Agricultural Sciences
Vol.3 No.4(2012), Article ID:20171,7 pages DOI:10.4236/as.2012.34060

Plant growth promoting H2-oxidizing bacteria as seed inoculants for cereal crops

Amber-Leigh Golding, Yinan Zou, Xuan Yang, Bryan Flynn, Zhongmin Dong*

Department of Biology, Saint Mary’s University, Halifax, Canada; *Corresponding author: zhongmin.dong@smu.ca

Received 17 March 2012; revised 22 April 2012; accepted 18 May 2012

Keywords: Legumes; Crop Rotation; Uptake Hydrogenase; ACC Deaminase; PGPR; Biofertilizer

ABSTRACT

The long-term success of hydrogenase uptake negative legume-rhizobia associations, in spite of their apparent inefficiency, may be explained by the positive effects of H2 release to soil. A primary benefit of H2 release to soil is the stimulation of H2-oxidizing, plant growth promoting rhizobacteria (PGPR) [1]. Two such previously isolated strains were tested as seed inoculants for barley and spring wheat; there were significant differences between treatments and controls in tiller and grain head production, supported by data from greenhouse trials. T-RFLP analysis of barley soil samples, supported by DNA sequencing data, successfully distinguished both species inoculated. Successful re-isolation indicates that these isolates can reproduce themselves in soils and can be used as effective inoculants with peat as the standard carrier. This study showed that we are able to achieve some of the beneficial effects of crop rotation without the need to implement actual crop rotation.

1. INTRODUCTION

Many chemical fertilizers and pesticides used for crop production have adverse effects on both human and environmental health [2]. Studies have shown that using biofertilizers for maintaining soil productivity and promoting plant growth would reduce the usage of inorganic fertilizers and their harmful effects [3]. The search for bacterial inoculants as effective biofertilizers is therefore an important step to developing new means of sustainable agriculture.

There is a wide variety of plant growth promoting rhizobacteria (PGPR) which associate with plants and may promote plant growth either directly or indirectly [3]. For example, some PGPR directly regulate the availability of nutrients such as nitrogen and phosphorus [4], while others may indirectly foster plant growth through stimulation or suppression of specific plant hormones, such as ethylene [5,6]. Suppression of ethylene promotes nodulation in most legumes [7,8] and increases root elongation of non-leguminous plants [9], thereby enhancing nutrient access and promoting growth. Some PGPR are capable of phytopathogen suppression by directly competing with pathogens for space and resources [10], whereas other PGPR produce antifungal compounds [11].

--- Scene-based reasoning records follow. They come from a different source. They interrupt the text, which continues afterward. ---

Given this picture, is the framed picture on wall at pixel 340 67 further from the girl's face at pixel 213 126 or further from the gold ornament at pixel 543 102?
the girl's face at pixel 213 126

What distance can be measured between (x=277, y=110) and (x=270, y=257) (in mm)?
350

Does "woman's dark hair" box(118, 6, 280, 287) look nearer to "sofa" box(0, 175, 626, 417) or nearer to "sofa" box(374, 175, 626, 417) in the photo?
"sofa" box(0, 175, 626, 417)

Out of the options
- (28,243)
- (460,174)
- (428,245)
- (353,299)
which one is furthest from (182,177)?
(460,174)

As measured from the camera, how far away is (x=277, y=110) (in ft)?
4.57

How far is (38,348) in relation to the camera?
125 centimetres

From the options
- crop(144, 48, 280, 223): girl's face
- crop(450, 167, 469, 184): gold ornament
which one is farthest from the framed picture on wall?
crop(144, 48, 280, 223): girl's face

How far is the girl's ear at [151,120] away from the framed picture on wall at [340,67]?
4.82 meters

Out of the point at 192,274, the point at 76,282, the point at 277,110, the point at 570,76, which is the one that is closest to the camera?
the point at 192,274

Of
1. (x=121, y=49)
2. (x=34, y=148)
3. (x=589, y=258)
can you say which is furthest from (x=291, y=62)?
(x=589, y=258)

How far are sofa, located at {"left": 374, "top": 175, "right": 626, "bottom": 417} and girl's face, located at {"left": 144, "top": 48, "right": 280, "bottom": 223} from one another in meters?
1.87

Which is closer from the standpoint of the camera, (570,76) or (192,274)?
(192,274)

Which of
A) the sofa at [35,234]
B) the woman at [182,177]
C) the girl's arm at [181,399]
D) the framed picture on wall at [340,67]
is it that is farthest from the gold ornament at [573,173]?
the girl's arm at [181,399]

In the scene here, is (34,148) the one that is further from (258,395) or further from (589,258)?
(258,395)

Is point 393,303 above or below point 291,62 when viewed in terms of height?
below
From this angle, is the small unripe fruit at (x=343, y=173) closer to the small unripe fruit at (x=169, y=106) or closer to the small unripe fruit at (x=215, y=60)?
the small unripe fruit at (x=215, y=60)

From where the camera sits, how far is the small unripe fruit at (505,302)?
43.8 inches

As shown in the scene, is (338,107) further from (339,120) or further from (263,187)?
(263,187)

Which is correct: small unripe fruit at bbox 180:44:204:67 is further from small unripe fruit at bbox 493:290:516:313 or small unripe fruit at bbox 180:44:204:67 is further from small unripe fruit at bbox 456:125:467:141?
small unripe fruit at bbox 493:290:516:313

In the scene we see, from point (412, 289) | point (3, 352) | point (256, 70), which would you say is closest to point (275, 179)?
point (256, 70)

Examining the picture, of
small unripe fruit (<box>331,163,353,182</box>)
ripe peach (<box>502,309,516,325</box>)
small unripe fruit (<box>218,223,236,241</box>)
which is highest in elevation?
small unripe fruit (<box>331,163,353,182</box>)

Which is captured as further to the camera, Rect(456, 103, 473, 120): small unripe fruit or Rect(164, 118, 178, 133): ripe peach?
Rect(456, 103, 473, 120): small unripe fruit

The exchange of nutrients between plants and their symbiotic rhizobia plays an important role in legume plant growth [12]. Nitrogen fixation has been considered the main reason for the rotation benefit involving legume plants. However, studies suggest the leftover nitrogen may contribute only about 25% of the benefits caused by crop rotation [13].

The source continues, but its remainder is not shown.